Segretario Zaccaro, come risponde?
«Mi dispiace che non abbia colto l’ironia. Ma è un uomo spiritoso ed un uomo di diritto, sono certo che pure lui non è d’accordo con il suo ministro che ha sostenuto che il sorteggio è un “momento alto della giurisdizione”. Se fosse così, non servirebbero avvocati e giudici ma basterebbe giocarsi la giustizia con i dadi, come diceva Rabelais, che però era un autore satirico e non un giurista».
Che conseguenze avrebbe il sistema del sorteggio?
«Gli Stati democratici si fondano sulla separazione dei poteri. Dopo il fascismo, sorse il problema di garantire la autonomia del potere giudiziario, senza assoggettare i giudici al controllo del Ministro ma anche senza lasciare che diventassero una corporazione chiusa. I padri costituenti ebbero una grande intuizione: il Csm, un organo misto, composto da magistrati, eletti dai colleghi, e da giuristi, eletti dal Parlamento, presieduto dal presidente della Repubblica. Con la riforma, i componenti del Csm non saranno più eletti ma sorteggiati. Insomma, si toglie il diritto di voto ai magistrati ed al Parlamento. Mi sembra un gravissimo precedente. Domani qualcuno potrebbe pensare di sorteggiare i Consigli dell’ordine, i consigli comunali o addirittura il Parlamento. Non si scherza con il diritto di voto».
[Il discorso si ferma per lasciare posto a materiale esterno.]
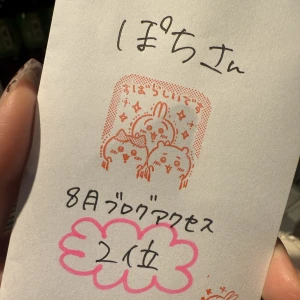 こんばんは、ぽちです🐾の写真1枚目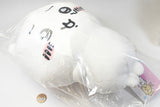 Chiikawa Usagitoissho BIG stuffed toy [1.Chiikawa]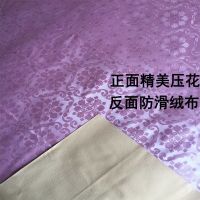 油布家用铺炕床上防水免洗床单老人婴儿隔尿垫姨妈月经垫超大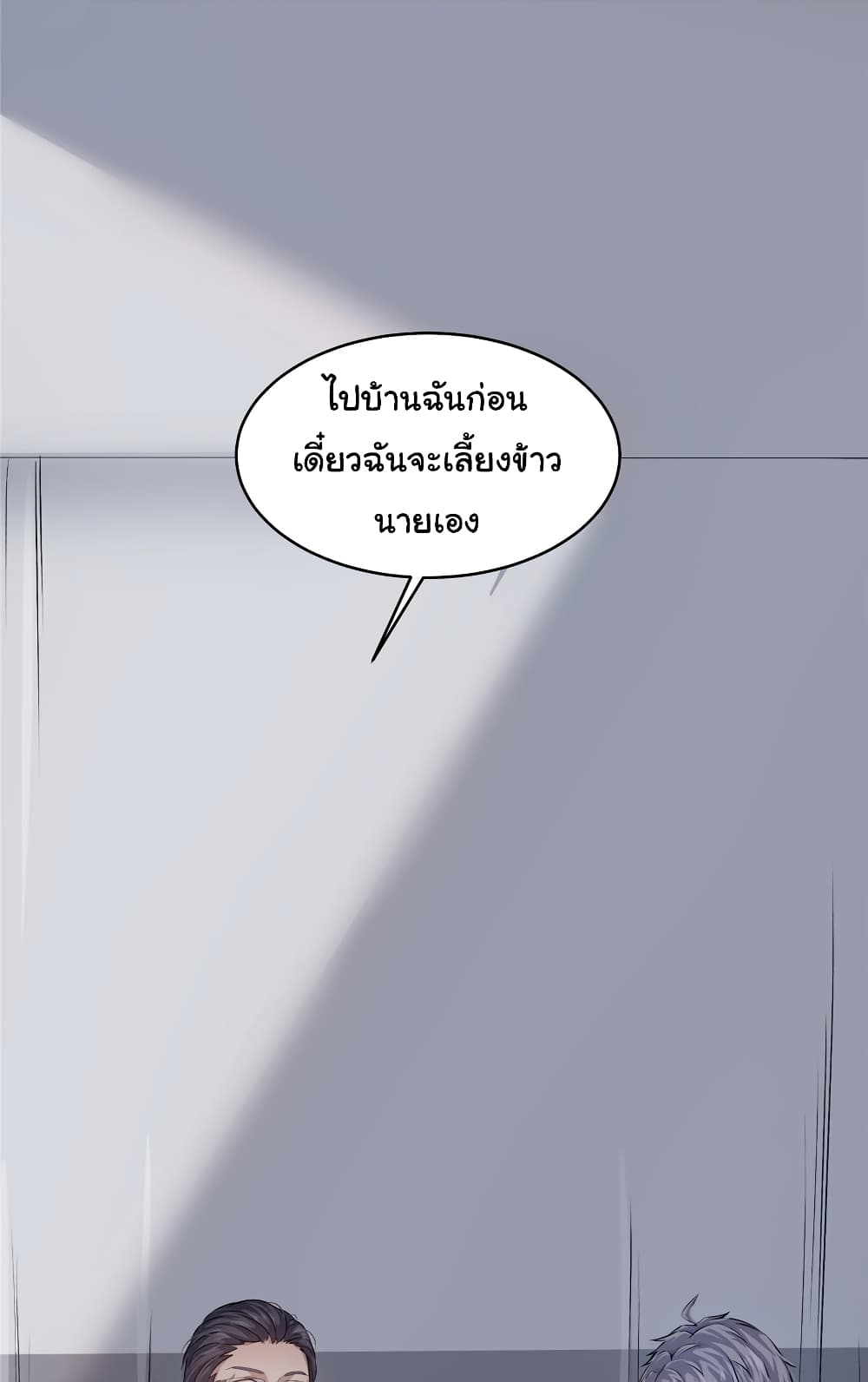 Live Steadily, Donโ€t Wave เธ•เธญเธเธ—เธตเน 18 (65)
Il viceministro ha commentato l’uscita delle toghe dall’aula come un «evidente gesto di belligeranza».
«Da mesi c’è una campagna propagandistica martellante contro i magistrati. La protesta di ieri (sabato, ndr), simbolica ma molto sobria, serve a suscitare attenzione sui rischi della riforma Nordio».
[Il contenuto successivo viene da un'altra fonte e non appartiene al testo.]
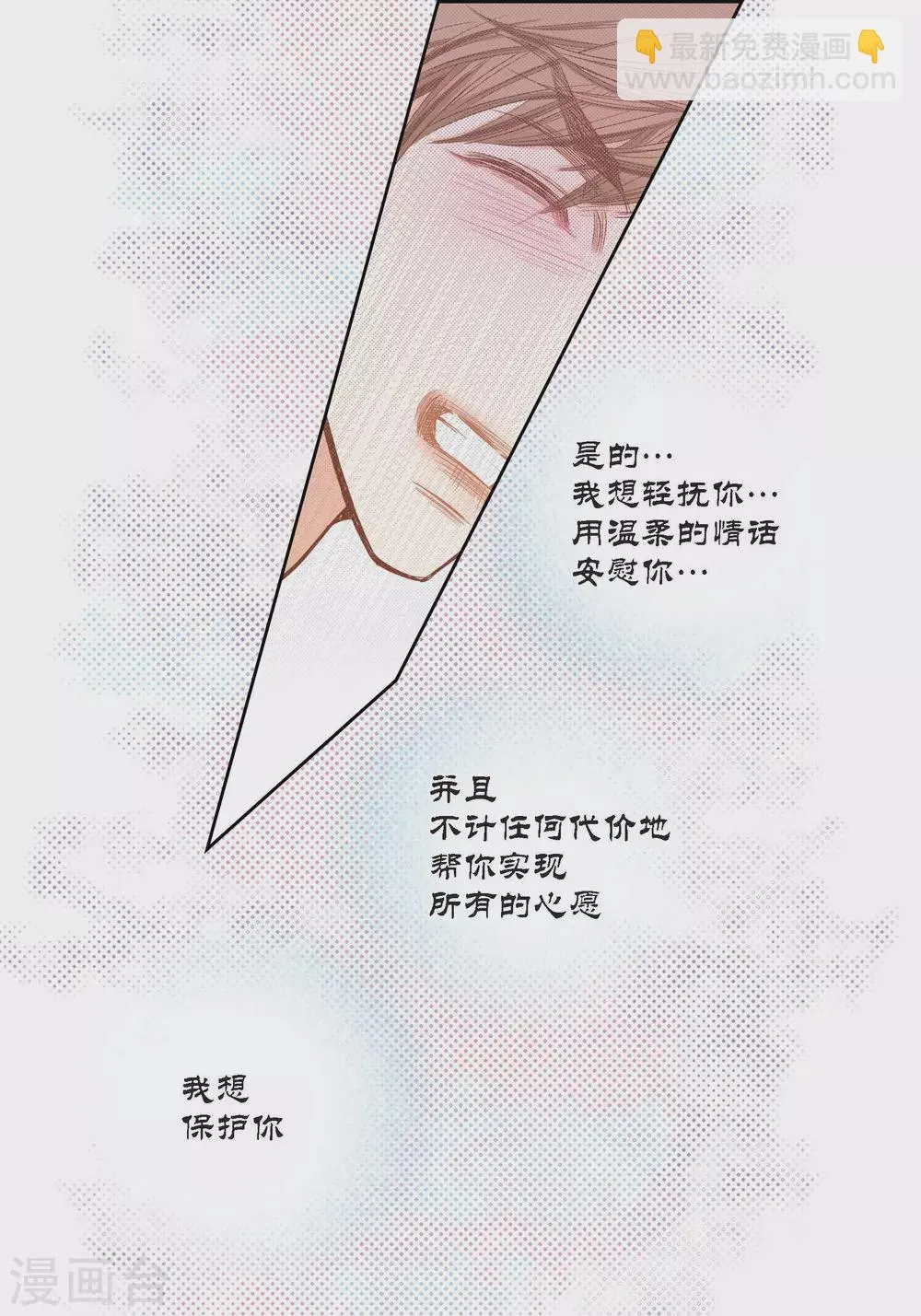 第126话 第6页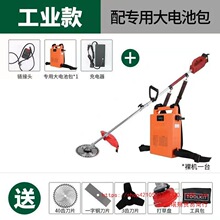 �¿��{�ٟoˢ늄Ӹ�ݙC���ʽ���ʴ�ݙC�G�h�C��֦䏴������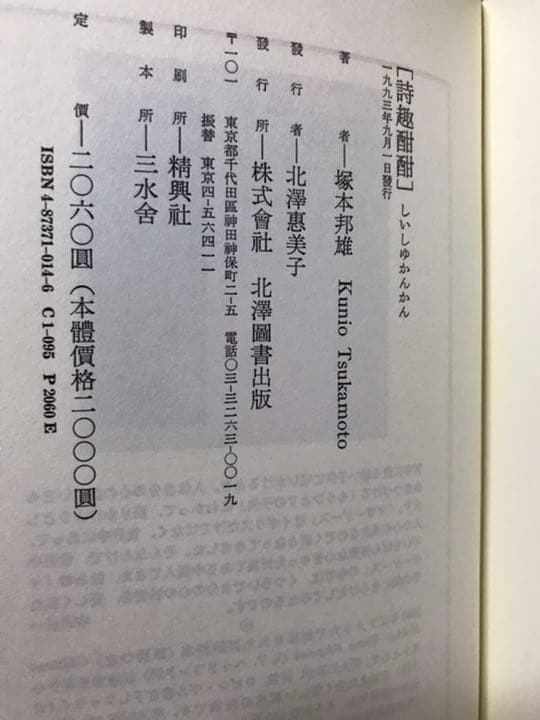 詩趣酣酣　塚本邦雄　著者識語落款入り　初版帯　未読極美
Il Governo dice che questa riforma la chiedono i cittadini. Voi ai cittadini cosa tentate di fare capire?
«Il ministro vuole separare i magistrati che indagano dagli altri. Io penso che è meglio unire che dividere. Che è meglio che la cultura dei diritti e delle garanzie sia condivisa da tutti. Non vorrei, invece, che li si voglia dividere per renderli più controllabili, per evitare che processino i potenti di turno».
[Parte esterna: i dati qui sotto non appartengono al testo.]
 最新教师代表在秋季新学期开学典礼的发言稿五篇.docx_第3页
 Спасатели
Il ministro Nordio ha detto che non intendeva umiliare i magistrati? Vi siete sentiti umiliati?
«In realtà io mi sento umiliato quando mi rendo conto che i cittadini che aspettano tanto tempo per una decisione o quando il sistema processuale gira a vuoto. Ma qui le colpe non sono solo dei magistrati. Spetta al Ministero fornire gli strumenti e, negli ultimi tempi, il processo digitale ha dimostrato gravi difficoltà. Spetta al Parlamento fare leggi chiare ed invece, in Italia, le regole del processo cambiano ogni legislatura e spesso sembrano dei cruciverba».
Crede vi siano margini per modificare la riforma? E in che modo?
«La riforma è solo un feticcio ideologico, non renderà i processi più veloci o le decisioni più giuste. Serve invece ridurre il numero dei reati, razionalizzare gli uffici giudiziari, usare tecnologie che funzionano, evitare che la giurisdizione svolga una funzione di supplenza o venga usata per supplire al malfunzionamento delle pubbliche amministrazioni».